On Saturday, October 19, 2019 at 7:30pm, a collective of New York City-based musicians join forces to perform Wolfgang Rihm’s Vocal and Instrumental Chamber Music at The DiMenna Center for Classical Music in Cary Hall (450 West 37th Street). This concert is presented as part of Strange Scenes – The Music of Wolfgang Rihm, a festival running September 13 – November 27 designed to provide a multifaceted immersion into Wolfgang Rihm’s musical world. The festival takes its name from Rihm’s piano trio Fremde Szenen (programmed on this performance) and alludes to the composer’s frequent inspiration by literary fragments.
Mivos Quartet, “one of America's most daring and ferocious new-music ensembles” (The Chicago Reader) and Ekmeles Vocal Ensemble, “a brilliant young ensemble defining a fresh and virtuosic American sound” (The New Yorker), present the U.S. Premiere of ET LUX (2009), a rarely performed requiem for vocal quartet and string quartet.
Renowned for his prolific outpouring of virtuosic, often hyper-Romantic works, Rihm explores a very different side of his aesthetic voice in ET LUX. The piece is inspired by his memories of singing in choirs as a youth, and reminiscences of melodies from Brahms and Mozart with fragments of text from the requiem mass.

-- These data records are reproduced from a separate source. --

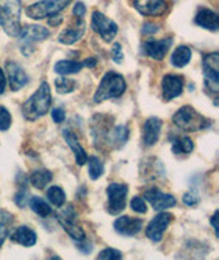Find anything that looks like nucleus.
I'll use <instances>...</instances> for the list:
<instances>
[{
    "mask_svg": "<svg viewBox=\"0 0 219 260\" xmlns=\"http://www.w3.org/2000/svg\"><path fill=\"white\" fill-rule=\"evenodd\" d=\"M11 241L21 244L23 247H33L37 241V236L35 230H32L30 228L19 226L18 229L11 234Z\"/></svg>",
    "mask_w": 219,
    "mask_h": 260,
    "instance_id": "obj_22",
    "label": "nucleus"
},
{
    "mask_svg": "<svg viewBox=\"0 0 219 260\" xmlns=\"http://www.w3.org/2000/svg\"><path fill=\"white\" fill-rule=\"evenodd\" d=\"M11 126V114L3 106H0V132H6Z\"/></svg>",
    "mask_w": 219,
    "mask_h": 260,
    "instance_id": "obj_32",
    "label": "nucleus"
},
{
    "mask_svg": "<svg viewBox=\"0 0 219 260\" xmlns=\"http://www.w3.org/2000/svg\"><path fill=\"white\" fill-rule=\"evenodd\" d=\"M182 202L183 204H186V206H196L197 203H199V194L195 192L186 193V194H183Z\"/></svg>",
    "mask_w": 219,
    "mask_h": 260,
    "instance_id": "obj_37",
    "label": "nucleus"
},
{
    "mask_svg": "<svg viewBox=\"0 0 219 260\" xmlns=\"http://www.w3.org/2000/svg\"><path fill=\"white\" fill-rule=\"evenodd\" d=\"M77 82L70 78H65V77H59L55 80V88L58 90V93H70L76 89Z\"/></svg>",
    "mask_w": 219,
    "mask_h": 260,
    "instance_id": "obj_31",
    "label": "nucleus"
},
{
    "mask_svg": "<svg viewBox=\"0 0 219 260\" xmlns=\"http://www.w3.org/2000/svg\"><path fill=\"white\" fill-rule=\"evenodd\" d=\"M84 35V25L78 29V27H69L66 30H63L59 36V41L63 44H74L80 40Z\"/></svg>",
    "mask_w": 219,
    "mask_h": 260,
    "instance_id": "obj_26",
    "label": "nucleus"
},
{
    "mask_svg": "<svg viewBox=\"0 0 219 260\" xmlns=\"http://www.w3.org/2000/svg\"><path fill=\"white\" fill-rule=\"evenodd\" d=\"M51 88L48 82H41L39 89L22 104V114L26 121H36L44 117L51 107Z\"/></svg>",
    "mask_w": 219,
    "mask_h": 260,
    "instance_id": "obj_1",
    "label": "nucleus"
},
{
    "mask_svg": "<svg viewBox=\"0 0 219 260\" xmlns=\"http://www.w3.org/2000/svg\"><path fill=\"white\" fill-rule=\"evenodd\" d=\"M72 0H40L35 5L26 7L25 13L32 19H44L54 17L59 14L63 9H66Z\"/></svg>",
    "mask_w": 219,
    "mask_h": 260,
    "instance_id": "obj_5",
    "label": "nucleus"
},
{
    "mask_svg": "<svg viewBox=\"0 0 219 260\" xmlns=\"http://www.w3.org/2000/svg\"><path fill=\"white\" fill-rule=\"evenodd\" d=\"M84 64L77 60H59L55 63L54 70L59 76H67V74H76L81 72Z\"/></svg>",
    "mask_w": 219,
    "mask_h": 260,
    "instance_id": "obj_24",
    "label": "nucleus"
},
{
    "mask_svg": "<svg viewBox=\"0 0 219 260\" xmlns=\"http://www.w3.org/2000/svg\"><path fill=\"white\" fill-rule=\"evenodd\" d=\"M7 236H9V229H7V226H0V248L3 247V244H5Z\"/></svg>",
    "mask_w": 219,
    "mask_h": 260,
    "instance_id": "obj_41",
    "label": "nucleus"
},
{
    "mask_svg": "<svg viewBox=\"0 0 219 260\" xmlns=\"http://www.w3.org/2000/svg\"><path fill=\"white\" fill-rule=\"evenodd\" d=\"M130 208L134 211V212H139V214H145L147 212V204L144 202V199L136 196V198L132 199L130 202Z\"/></svg>",
    "mask_w": 219,
    "mask_h": 260,
    "instance_id": "obj_34",
    "label": "nucleus"
},
{
    "mask_svg": "<svg viewBox=\"0 0 219 260\" xmlns=\"http://www.w3.org/2000/svg\"><path fill=\"white\" fill-rule=\"evenodd\" d=\"M10 223H13V215L9 211L0 210V226H9Z\"/></svg>",
    "mask_w": 219,
    "mask_h": 260,
    "instance_id": "obj_40",
    "label": "nucleus"
},
{
    "mask_svg": "<svg viewBox=\"0 0 219 260\" xmlns=\"http://www.w3.org/2000/svg\"><path fill=\"white\" fill-rule=\"evenodd\" d=\"M5 89H6V76L3 70L0 69V94L5 93Z\"/></svg>",
    "mask_w": 219,
    "mask_h": 260,
    "instance_id": "obj_44",
    "label": "nucleus"
},
{
    "mask_svg": "<svg viewBox=\"0 0 219 260\" xmlns=\"http://www.w3.org/2000/svg\"><path fill=\"white\" fill-rule=\"evenodd\" d=\"M59 223L66 230V233L74 240V241H84L85 240V232L82 230L80 224L77 223L76 212L73 210V206L67 207V210L60 212L58 215Z\"/></svg>",
    "mask_w": 219,
    "mask_h": 260,
    "instance_id": "obj_9",
    "label": "nucleus"
},
{
    "mask_svg": "<svg viewBox=\"0 0 219 260\" xmlns=\"http://www.w3.org/2000/svg\"><path fill=\"white\" fill-rule=\"evenodd\" d=\"M144 199L147 202L151 203V206L153 207V210L157 211H165L167 208H171L177 204V200L174 196H171L169 193L161 192L158 188H151L145 190L144 193Z\"/></svg>",
    "mask_w": 219,
    "mask_h": 260,
    "instance_id": "obj_12",
    "label": "nucleus"
},
{
    "mask_svg": "<svg viewBox=\"0 0 219 260\" xmlns=\"http://www.w3.org/2000/svg\"><path fill=\"white\" fill-rule=\"evenodd\" d=\"M173 214L170 212H161L158 214L155 218H153L147 226V230H145V234L147 237L153 242H159L163 237V233L166 232V229L169 228V224L171 223L173 220Z\"/></svg>",
    "mask_w": 219,
    "mask_h": 260,
    "instance_id": "obj_10",
    "label": "nucleus"
},
{
    "mask_svg": "<svg viewBox=\"0 0 219 260\" xmlns=\"http://www.w3.org/2000/svg\"><path fill=\"white\" fill-rule=\"evenodd\" d=\"M6 72H7V77H9L10 88L14 92L22 89L23 86L27 84V81H29L25 70L17 62L6 63Z\"/></svg>",
    "mask_w": 219,
    "mask_h": 260,
    "instance_id": "obj_15",
    "label": "nucleus"
},
{
    "mask_svg": "<svg viewBox=\"0 0 219 260\" xmlns=\"http://www.w3.org/2000/svg\"><path fill=\"white\" fill-rule=\"evenodd\" d=\"M19 39H21V50H25L27 47H30L35 43L43 41L49 37L48 29L44 26H39V25H26V26L21 27L19 30Z\"/></svg>",
    "mask_w": 219,
    "mask_h": 260,
    "instance_id": "obj_11",
    "label": "nucleus"
},
{
    "mask_svg": "<svg viewBox=\"0 0 219 260\" xmlns=\"http://www.w3.org/2000/svg\"><path fill=\"white\" fill-rule=\"evenodd\" d=\"M191 58H192V51L188 45H179L171 55V64L174 68L181 69L191 62Z\"/></svg>",
    "mask_w": 219,
    "mask_h": 260,
    "instance_id": "obj_23",
    "label": "nucleus"
},
{
    "mask_svg": "<svg viewBox=\"0 0 219 260\" xmlns=\"http://www.w3.org/2000/svg\"><path fill=\"white\" fill-rule=\"evenodd\" d=\"M108 196V212L111 215H118L126 207V198H128V186L125 184L112 182L107 188Z\"/></svg>",
    "mask_w": 219,
    "mask_h": 260,
    "instance_id": "obj_7",
    "label": "nucleus"
},
{
    "mask_svg": "<svg viewBox=\"0 0 219 260\" xmlns=\"http://www.w3.org/2000/svg\"><path fill=\"white\" fill-rule=\"evenodd\" d=\"M134 9L145 17H159L166 13L165 0H132Z\"/></svg>",
    "mask_w": 219,
    "mask_h": 260,
    "instance_id": "obj_13",
    "label": "nucleus"
},
{
    "mask_svg": "<svg viewBox=\"0 0 219 260\" xmlns=\"http://www.w3.org/2000/svg\"><path fill=\"white\" fill-rule=\"evenodd\" d=\"M51 117L54 119L55 123H62L65 121V118H66V114L63 111L62 108H54L52 111H51Z\"/></svg>",
    "mask_w": 219,
    "mask_h": 260,
    "instance_id": "obj_39",
    "label": "nucleus"
},
{
    "mask_svg": "<svg viewBox=\"0 0 219 260\" xmlns=\"http://www.w3.org/2000/svg\"><path fill=\"white\" fill-rule=\"evenodd\" d=\"M195 22L199 26L204 27L207 30L216 31L219 29V17L218 14L208 9H200L195 17Z\"/></svg>",
    "mask_w": 219,
    "mask_h": 260,
    "instance_id": "obj_19",
    "label": "nucleus"
},
{
    "mask_svg": "<svg viewBox=\"0 0 219 260\" xmlns=\"http://www.w3.org/2000/svg\"><path fill=\"white\" fill-rule=\"evenodd\" d=\"M29 196H27V192L25 190V188H23V190H19L17 194H15V203H17V206L19 207V208H23V207L26 206L27 200H29Z\"/></svg>",
    "mask_w": 219,
    "mask_h": 260,
    "instance_id": "obj_36",
    "label": "nucleus"
},
{
    "mask_svg": "<svg viewBox=\"0 0 219 260\" xmlns=\"http://www.w3.org/2000/svg\"><path fill=\"white\" fill-rule=\"evenodd\" d=\"M162 90H163V99L165 102H170L174 98H178L183 90L182 77L175 74H167L162 80Z\"/></svg>",
    "mask_w": 219,
    "mask_h": 260,
    "instance_id": "obj_14",
    "label": "nucleus"
},
{
    "mask_svg": "<svg viewBox=\"0 0 219 260\" xmlns=\"http://www.w3.org/2000/svg\"><path fill=\"white\" fill-rule=\"evenodd\" d=\"M159 27L157 25H152V23H145V26L143 27V33L144 35H152L155 31H158Z\"/></svg>",
    "mask_w": 219,
    "mask_h": 260,
    "instance_id": "obj_42",
    "label": "nucleus"
},
{
    "mask_svg": "<svg viewBox=\"0 0 219 260\" xmlns=\"http://www.w3.org/2000/svg\"><path fill=\"white\" fill-rule=\"evenodd\" d=\"M173 122L183 132H197L210 127L211 122L191 106H183L173 115Z\"/></svg>",
    "mask_w": 219,
    "mask_h": 260,
    "instance_id": "obj_3",
    "label": "nucleus"
},
{
    "mask_svg": "<svg viewBox=\"0 0 219 260\" xmlns=\"http://www.w3.org/2000/svg\"><path fill=\"white\" fill-rule=\"evenodd\" d=\"M86 13V7L84 3H81V2H77L76 6H74V9H73V14H74V17H77V19H82L84 18V15Z\"/></svg>",
    "mask_w": 219,
    "mask_h": 260,
    "instance_id": "obj_38",
    "label": "nucleus"
},
{
    "mask_svg": "<svg viewBox=\"0 0 219 260\" xmlns=\"http://www.w3.org/2000/svg\"><path fill=\"white\" fill-rule=\"evenodd\" d=\"M173 152L175 155H182V153H191L193 151V141L189 137H179L173 143Z\"/></svg>",
    "mask_w": 219,
    "mask_h": 260,
    "instance_id": "obj_30",
    "label": "nucleus"
},
{
    "mask_svg": "<svg viewBox=\"0 0 219 260\" xmlns=\"http://www.w3.org/2000/svg\"><path fill=\"white\" fill-rule=\"evenodd\" d=\"M0 25H2V11H0Z\"/></svg>",
    "mask_w": 219,
    "mask_h": 260,
    "instance_id": "obj_47",
    "label": "nucleus"
},
{
    "mask_svg": "<svg viewBox=\"0 0 219 260\" xmlns=\"http://www.w3.org/2000/svg\"><path fill=\"white\" fill-rule=\"evenodd\" d=\"M51 180H52V173L47 170V169L35 170L29 177L30 184L37 189H44L51 182Z\"/></svg>",
    "mask_w": 219,
    "mask_h": 260,
    "instance_id": "obj_25",
    "label": "nucleus"
},
{
    "mask_svg": "<svg viewBox=\"0 0 219 260\" xmlns=\"http://www.w3.org/2000/svg\"><path fill=\"white\" fill-rule=\"evenodd\" d=\"M55 18H52V17H49V25L51 26H58L59 23L62 22V18L59 17V14H56V15H54Z\"/></svg>",
    "mask_w": 219,
    "mask_h": 260,
    "instance_id": "obj_46",
    "label": "nucleus"
},
{
    "mask_svg": "<svg viewBox=\"0 0 219 260\" xmlns=\"http://www.w3.org/2000/svg\"><path fill=\"white\" fill-rule=\"evenodd\" d=\"M163 122L157 117L148 118L143 125V143L145 147H152L158 143L161 136Z\"/></svg>",
    "mask_w": 219,
    "mask_h": 260,
    "instance_id": "obj_17",
    "label": "nucleus"
},
{
    "mask_svg": "<svg viewBox=\"0 0 219 260\" xmlns=\"http://www.w3.org/2000/svg\"><path fill=\"white\" fill-rule=\"evenodd\" d=\"M203 74L207 90L212 94L219 92V54L211 52L203 59Z\"/></svg>",
    "mask_w": 219,
    "mask_h": 260,
    "instance_id": "obj_6",
    "label": "nucleus"
},
{
    "mask_svg": "<svg viewBox=\"0 0 219 260\" xmlns=\"http://www.w3.org/2000/svg\"><path fill=\"white\" fill-rule=\"evenodd\" d=\"M173 39H162V40H148L144 43L143 51L144 54L155 60H162L165 55L169 52Z\"/></svg>",
    "mask_w": 219,
    "mask_h": 260,
    "instance_id": "obj_16",
    "label": "nucleus"
},
{
    "mask_svg": "<svg viewBox=\"0 0 219 260\" xmlns=\"http://www.w3.org/2000/svg\"><path fill=\"white\" fill-rule=\"evenodd\" d=\"M128 140H129V129L126 126L119 125L115 126L114 129H110V132L107 133L106 144L111 145L112 148L119 149L125 145Z\"/></svg>",
    "mask_w": 219,
    "mask_h": 260,
    "instance_id": "obj_20",
    "label": "nucleus"
},
{
    "mask_svg": "<svg viewBox=\"0 0 219 260\" xmlns=\"http://www.w3.org/2000/svg\"><path fill=\"white\" fill-rule=\"evenodd\" d=\"M114 229L122 236H136L143 229V220L139 218H130V216H121L114 222Z\"/></svg>",
    "mask_w": 219,
    "mask_h": 260,
    "instance_id": "obj_18",
    "label": "nucleus"
},
{
    "mask_svg": "<svg viewBox=\"0 0 219 260\" xmlns=\"http://www.w3.org/2000/svg\"><path fill=\"white\" fill-rule=\"evenodd\" d=\"M86 163H88V171H89L90 180H98V178H100L103 175V163H102V160L98 156H88Z\"/></svg>",
    "mask_w": 219,
    "mask_h": 260,
    "instance_id": "obj_28",
    "label": "nucleus"
},
{
    "mask_svg": "<svg viewBox=\"0 0 219 260\" xmlns=\"http://www.w3.org/2000/svg\"><path fill=\"white\" fill-rule=\"evenodd\" d=\"M29 206L33 210V212H36L37 215L40 216H48L52 212L48 203L41 198H37V196H33V198L29 199Z\"/></svg>",
    "mask_w": 219,
    "mask_h": 260,
    "instance_id": "obj_27",
    "label": "nucleus"
},
{
    "mask_svg": "<svg viewBox=\"0 0 219 260\" xmlns=\"http://www.w3.org/2000/svg\"><path fill=\"white\" fill-rule=\"evenodd\" d=\"M98 259H103V260L122 259V253L118 251V249H114V248H106V249H103V251L99 253Z\"/></svg>",
    "mask_w": 219,
    "mask_h": 260,
    "instance_id": "obj_33",
    "label": "nucleus"
},
{
    "mask_svg": "<svg viewBox=\"0 0 219 260\" xmlns=\"http://www.w3.org/2000/svg\"><path fill=\"white\" fill-rule=\"evenodd\" d=\"M126 82L121 74L115 72H108L104 74V77L100 81L98 90L93 96V100L96 103H102L104 100L116 99L121 98L125 93Z\"/></svg>",
    "mask_w": 219,
    "mask_h": 260,
    "instance_id": "obj_2",
    "label": "nucleus"
},
{
    "mask_svg": "<svg viewBox=\"0 0 219 260\" xmlns=\"http://www.w3.org/2000/svg\"><path fill=\"white\" fill-rule=\"evenodd\" d=\"M218 215H219V212H218V211H215V212H214V215H212V218H211V224H212V226H214V229H215V234H216V236H219Z\"/></svg>",
    "mask_w": 219,
    "mask_h": 260,
    "instance_id": "obj_43",
    "label": "nucleus"
},
{
    "mask_svg": "<svg viewBox=\"0 0 219 260\" xmlns=\"http://www.w3.org/2000/svg\"><path fill=\"white\" fill-rule=\"evenodd\" d=\"M47 199L49 200V203L55 207H62L66 202V194L63 192L62 188L59 186H51V188L47 190Z\"/></svg>",
    "mask_w": 219,
    "mask_h": 260,
    "instance_id": "obj_29",
    "label": "nucleus"
},
{
    "mask_svg": "<svg viewBox=\"0 0 219 260\" xmlns=\"http://www.w3.org/2000/svg\"><path fill=\"white\" fill-rule=\"evenodd\" d=\"M2 26L11 37H17L21 30V3L19 0H3L0 6Z\"/></svg>",
    "mask_w": 219,
    "mask_h": 260,
    "instance_id": "obj_4",
    "label": "nucleus"
},
{
    "mask_svg": "<svg viewBox=\"0 0 219 260\" xmlns=\"http://www.w3.org/2000/svg\"><path fill=\"white\" fill-rule=\"evenodd\" d=\"M63 137H65L66 143L69 144V147L72 148V151L76 155V160L78 163V166H84L86 163V159H88V155H86L85 149L81 147L77 136L73 132H70V130H65L63 132Z\"/></svg>",
    "mask_w": 219,
    "mask_h": 260,
    "instance_id": "obj_21",
    "label": "nucleus"
},
{
    "mask_svg": "<svg viewBox=\"0 0 219 260\" xmlns=\"http://www.w3.org/2000/svg\"><path fill=\"white\" fill-rule=\"evenodd\" d=\"M92 29H93L99 36L102 37L106 43H111L114 37L118 33V26L114 21L107 18L103 13L100 11H95L92 14V21H90Z\"/></svg>",
    "mask_w": 219,
    "mask_h": 260,
    "instance_id": "obj_8",
    "label": "nucleus"
},
{
    "mask_svg": "<svg viewBox=\"0 0 219 260\" xmlns=\"http://www.w3.org/2000/svg\"><path fill=\"white\" fill-rule=\"evenodd\" d=\"M111 56L112 60L115 63H122V60H123V52H122V47L119 43H116V44L112 45Z\"/></svg>",
    "mask_w": 219,
    "mask_h": 260,
    "instance_id": "obj_35",
    "label": "nucleus"
},
{
    "mask_svg": "<svg viewBox=\"0 0 219 260\" xmlns=\"http://www.w3.org/2000/svg\"><path fill=\"white\" fill-rule=\"evenodd\" d=\"M82 64H84V66H86V68L92 69V68H95L96 64H98V59H96V58H88V59H85V60H84V63H82Z\"/></svg>",
    "mask_w": 219,
    "mask_h": 260,
    "instance_id": "obj_45",
    "label": "nucleus"
}]
</instances>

A startlingly beautiful tapestry is woven together, with bursts of intense emotion cutting through an otherworldly texture of sustained lines. ET LUX presents the listener with a requiem radically disintegrated and distilled in a profoundly personal way, while maintaining and even heightening the sense of spiritual poignancy we feel when contemplating mortality.
Rihm is well-known for his great penchant for German literature and poetry. Mezzo-soprano Sophie Delphis and pianist Hannah Harnest perform two sets of lieder with texts by E. Mörike (2009) and F. Rückert (2008). Both vocal cycles present poems with rich romantic metaphors and language, and very often speak about the human existence, death, and the meaning of life.
Violinist Abigel Kralik and cellist Julian Schwarz join Harnest to perform the festival’s eponymous work, Fremde Szene II (1982-1983). Subtitled “Character Piece,” this is the middle part of a three-movement trio that is very often performed separately for its significance as “declaration of love” of the composer to Robert Schumann. Szene or “Scena” was Schumann’s supposed expression of having the project to write a piano trio. Rihm explains, “the word fremd (strange or foreign) has a deep romantic core and reminds of the opening phrases of some of the poetry that Schubert set to music. It stands for the other, the place of longing, or the place from where you might get an answer from. In this music, I used the mode of speaking of someone else, which I discussed through imitating it in my own unique way.”